The Holy Grail of CloudKane Hsieh Dec 14, 2012 Back to blog
A difficult part of being a VC is evalutating a company at all levels, from engineering feasbility to business viability. Ove the coming weeks I will try to explain some complex engineering concepts in plain English.
A term that is being tossed around more and more these days is homomorphic encryption, and it’s important to understand what it is when analyzing the value of cloud services targeted towards large institutions that have lots of sensitive data. (If you are mathematically inclined, the Wiki dives a lot deeper).
Right now, many companies hesitate to move to fully hosted data solutions because they don’t want to put sensitive data on servers they don’t control (ie the cloud). For instance, if Acme. Co has all sensitive data hosted on Microsoft Azure, and the DOJ subpoenas Microsoft for Acme’s data, they get all that data from Microsoft. Or a rogue employmee might swipe the disks (unlikely, but paranoia is a strong deterrent).

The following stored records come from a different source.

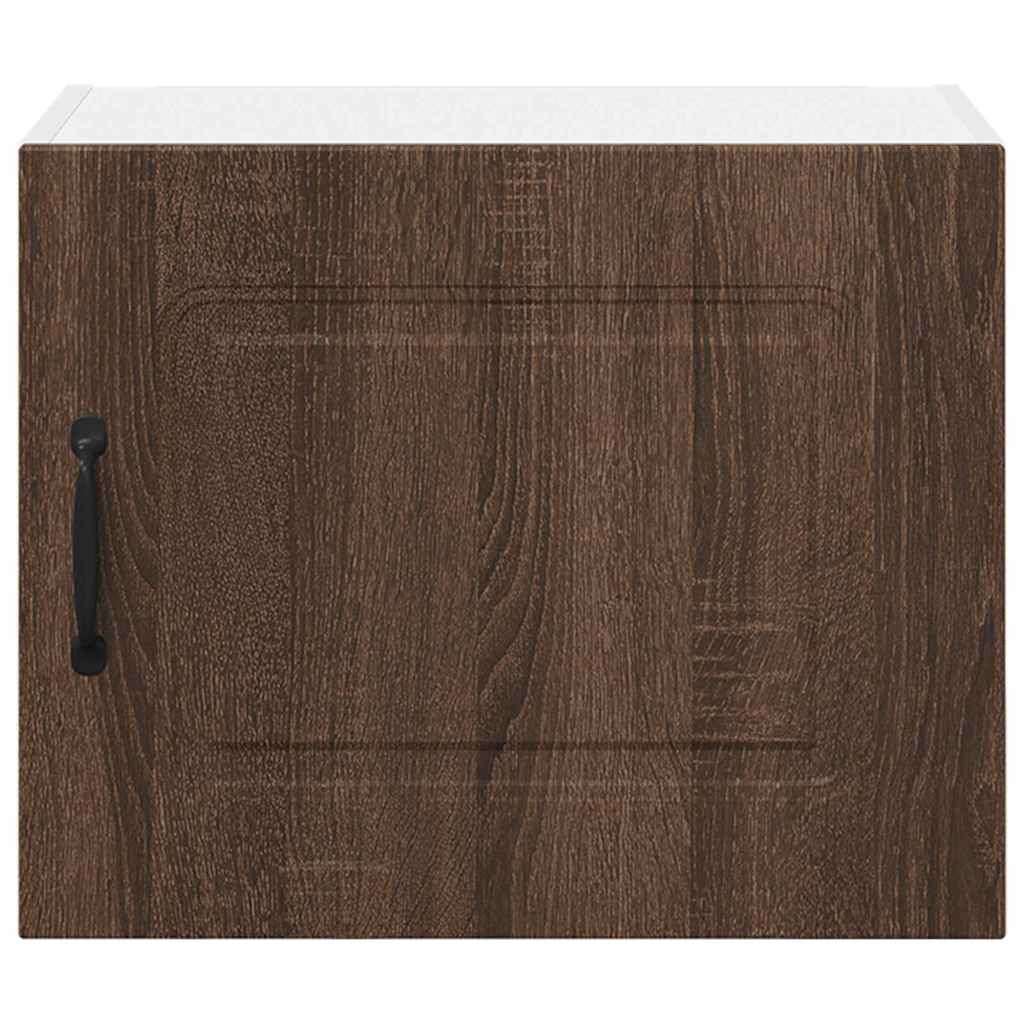  Zidni kuhinjski ormarić s policom Smeđi hrast 50 x 31 x 40 cm | shoptok.hr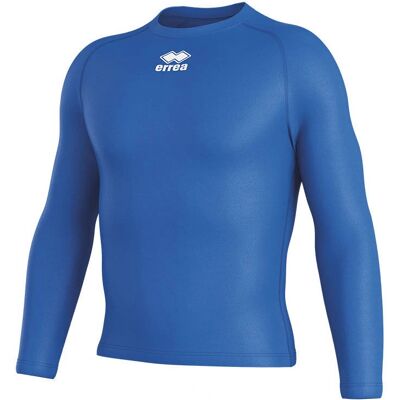 Errea Daris Thermisches Fußballtrikot - Langarm, Blau Errea Daris Thermisches Fußballtrikot - Langarm, Blau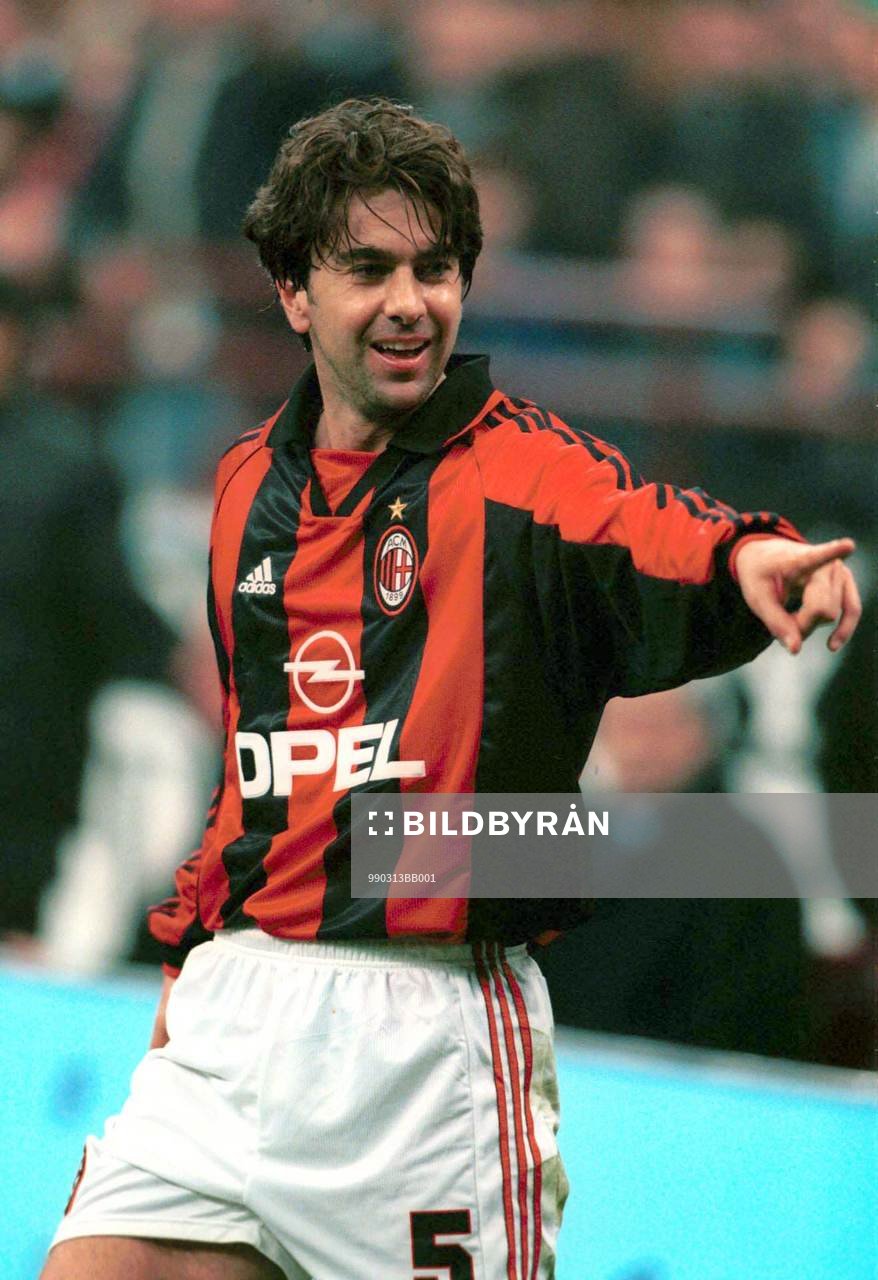 Alessandro Costacurta, Milan
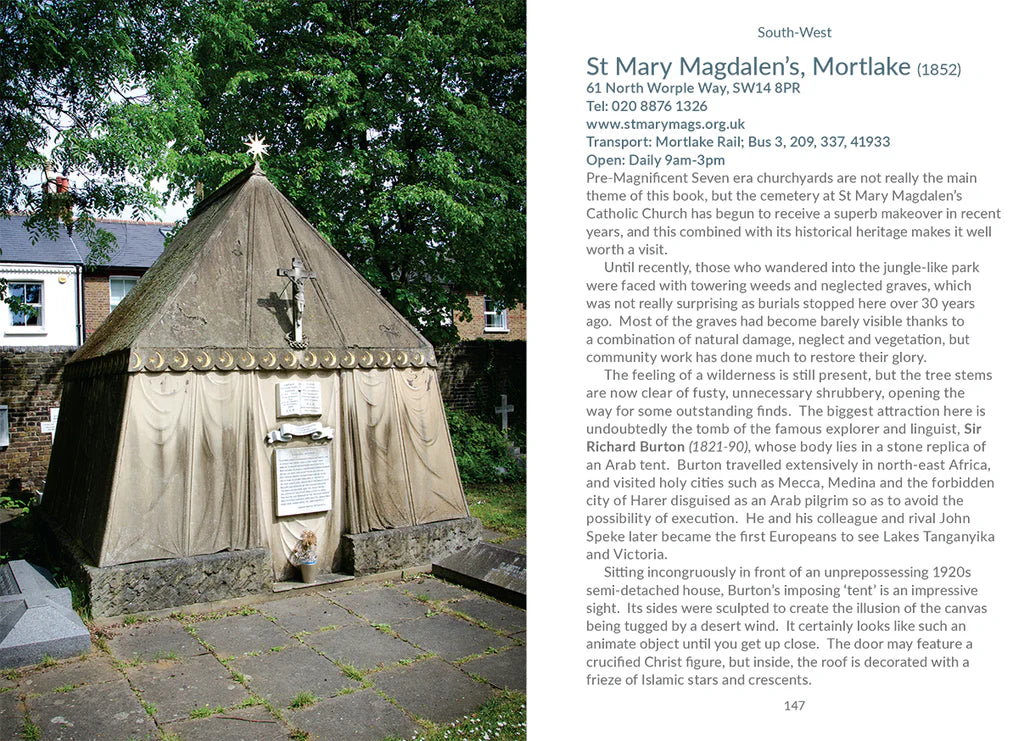 London’s Cemeteries Book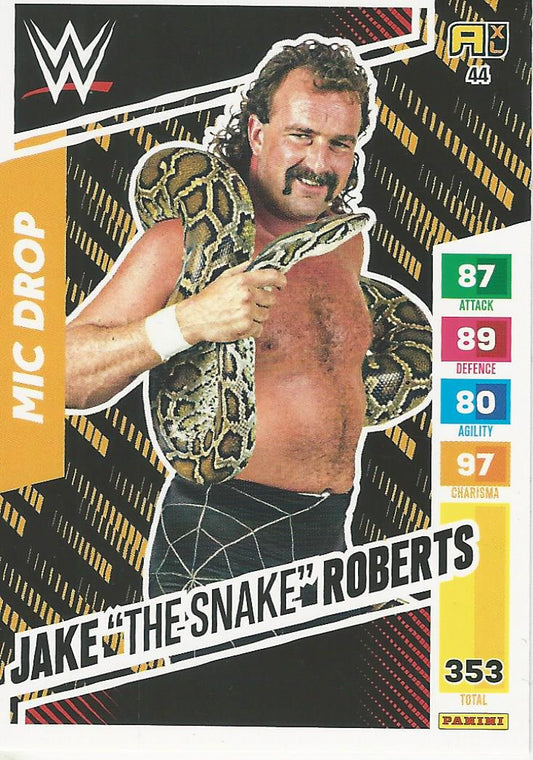 WWE Panini XL Adrenalyn 2024 Jake the Snake Roberts #44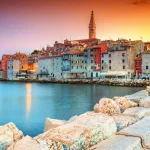 Evening in rovinj scaled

“Why not encrypt it?” you might ask. The problem with cloud now is that if I want to do computation on data I have in the cloud, it has to be unencrypted. Why? Consider the statement “4 + 3 = 7.” Let 4 and 3 represent some really confidential financial data, and 7 is a confidential result of some function, in this case addition. If I want to store 4 and 3 in the cloud, I encrypt them. Pretend our protocol I’m using encrypts 4 to AB and 3 to EF, and 7 to WX. I can now safely store AB and EF in the cloud. But I need to find out with the confidential result of 4+3 is. In the cloud, I would have to do AB + EF, since my data is encrypted. But that’s a meaningless statement. AB + EF doesn’t result in anything. Therefore, to do any computation in the cloud, unencrypted data has to exist for some period of time in the cloud. And that’s a dealbreaker for many companies.

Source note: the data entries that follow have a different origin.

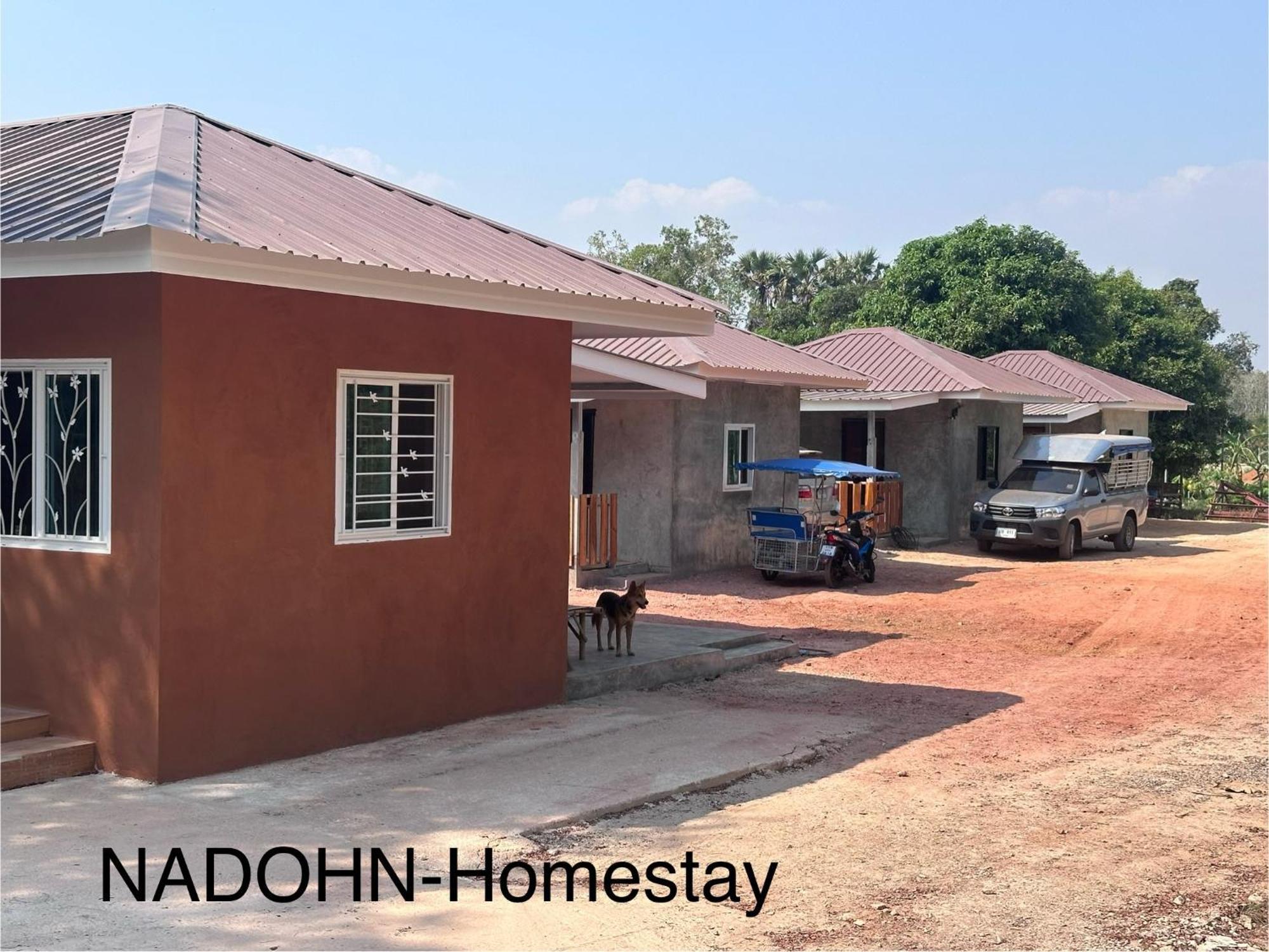 Nadohn2 San Fan Homestay Rayong Exterior photo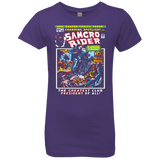 T-Shirts Purple Rush / YXS Born Leader Girls Premium T-Shirt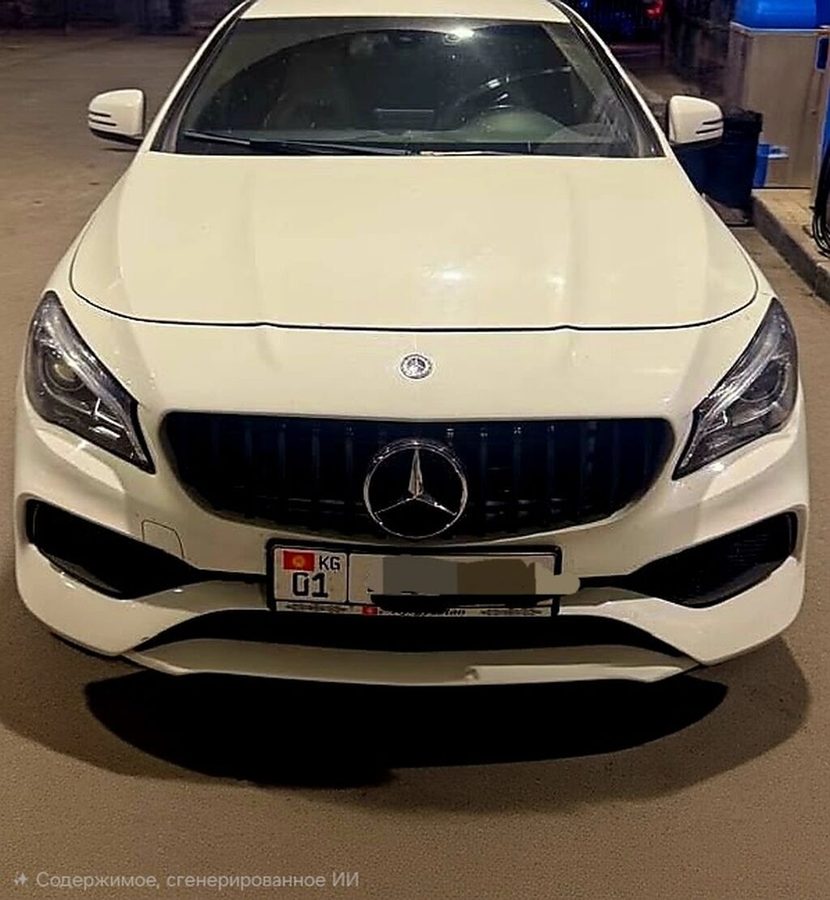 Mercedes-Benz CLA-Class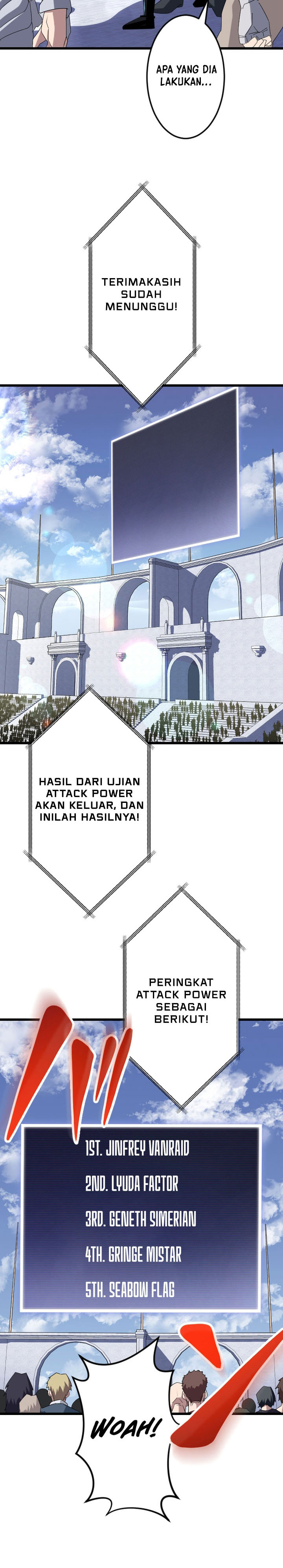 Unparalleled ??? Rank Hidden Equipment Chapter 31 Gambar 3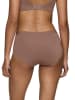 Triumph Pełne figi high waist w kolorze brązowym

Homomorphic encryption is an extraordinarily clever crypto system such that AB + EF = WX. Thta is, addition on two pieces of encrypted data results in the encrypted version of the unencrypted result of addition on the unencrypted versions of the two pieces of original data. A system is fully homomorphic if addition and multiplication can both be computed on encrypted data.
To make that rigorous:
• Let the encryption function be P()
• Let a, b, c, and d be data
A homomorphic encryption is one such that P(a) + P(b) = P(c) and P(a) * P(b) = P(d) if and only if (a + b = c) and (a * b = d). Homomorphic encryption is sort of a holy grail of enterprise cloud, because it means no unencrypted data will ever touch a cloud server.
Unfortunately, homomorphic encryption does not exist. At least, not in a usable way. However, there are companies that provide what I call “practically homomorphic” encryption. That is, software that isn't actually homomorphic but behaves like it is. This is usually accomplished via a referential set of proprietary metadata that is attached to the encrypted data. The software's algorithims then use the metadata to approximate functions on the original data.
For parsing certain data, such as searching email, I don’t need rigorous homomorphic encryption; unlike acounting, which has to give exact, deterministic results, email search results that are close enough (eg. only fails when searching a certain Greek symbol) represent a value added if it allows a company to use a cloud hosted email server (Office 365, Gmail) without worrying about sensitive data existing on the hosting server.
What does this all mean? Many remain bearish on the value of hosted storage to companies with a lot of sensitive information. True homomorphism, while still the domain of academic researchers, could potentially change all that; until then, companies like CipherCloud, which just raised $30M, will make practically homomorphic products for certain sets of data, and companies will timidly build out hybrid clouds.